Тремя ударами она убила еще пять человек, выгрызла последней жертве горло, метнулась в сторону. Она слышала близкие крики врагов, чувствовала их страх. Вкус и запах крови еще больше раззадорили её – на мгновение она даже забыла, что эти люди – не главные враги, а просто еще одна помеха на пути.
Убийцы её детей были совсем рядом – она знала это. Она вот-вот должна была их настигнуть.
Мощный взрыв подбросил Ламию и оглушил. Она вскочила, тряся головой, разбрызгивая кровь и слизь. Кинулась вправо, раздавив трех человек. Бросилась влево – разорвала пополам еще одного.
Пасть наполнилась свежей плотью. Ламия ощутила дикий голод – он был во много раз сильней того голода, что терзал её прежде. Не в силах сдерживаться, она вырвала кусок мяса из бока подвернувшейся жертвы, проглотила, нависла над бьющимся в агонии человеком, раздирая его на куски. Вспышки пламени стегали её бока. Острые незримые клювы со всех сторон вонзались в кожу, били в череп. Ламия рычала, кружилась на месте, но терпела – голод пересиливал всё, его нужно было утолить.
Какой-то враг попытался лишить её глаза – она отмахнулась лапой, разворотив ему грудь.
Что-то тяжелое ударило её в брюхо – она задохнулась, подпрыгнула, обрушилась сверху на человека с рокочущим орудием в руках, втоптала его в землю.
Она чувствовала их всех, видела их тепло, слышала биение сердец, обоняла их дыхание.
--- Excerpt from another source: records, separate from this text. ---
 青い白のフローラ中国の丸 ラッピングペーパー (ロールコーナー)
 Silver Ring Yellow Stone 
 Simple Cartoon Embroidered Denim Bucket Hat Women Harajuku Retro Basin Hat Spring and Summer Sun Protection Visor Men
Они не могли от нее убежать, не могли навредить ей, хоть и очень старались. Они были пищей. Из них получались забавные игрушки.
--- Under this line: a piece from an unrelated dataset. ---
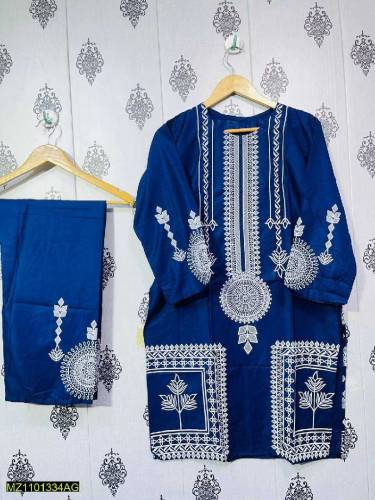 2 PCs Woman Stitched linen PRINTED Suit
Ламия в два прыжка настигла убегающего человека, оторвала ему руки.
Уже не слышно было раздражающих хлопков, и незримые железные клювы не рвали кожу, не крошили кости. Голод слегка унялся, но еды было еще много.
Ламия рвала свежее мясо, глотала, давилась, не в силах остановиться. Её дважды вырвало, но она заглотала всё, что исторглось из не успевшего расшириться желудка. И продолжила отвратительную трапезу.
Когда брюхо раздулось настолько, что стало мешать, Ламия повалилась на бок и заурчала. Глаза её закрывались. Всё, что она смогла еще сделать, – это заползти в кусты. Там Ламия впала в оцепенение – как было всегда, когда она наедалась до отвала.
Она словно бы спала, но при этом подергивала лапами, скалила зубы. И её раны, сочащиеся розовой пузырящейся слизью, быстро подсыхали и затягивались.
За стремительным процессом заживления с ужасом наблюдал единственный уцелевший человек, спрятавшийся в этих же кустах. Ламия чуяла его сквозь дрёму, но он не представлял опасности, а она уже пресытилась – потому и оставалась в приятном зыбком небытие.
Вскоре человек исчез.
И Ламия тут же о нем забыла – навсегда.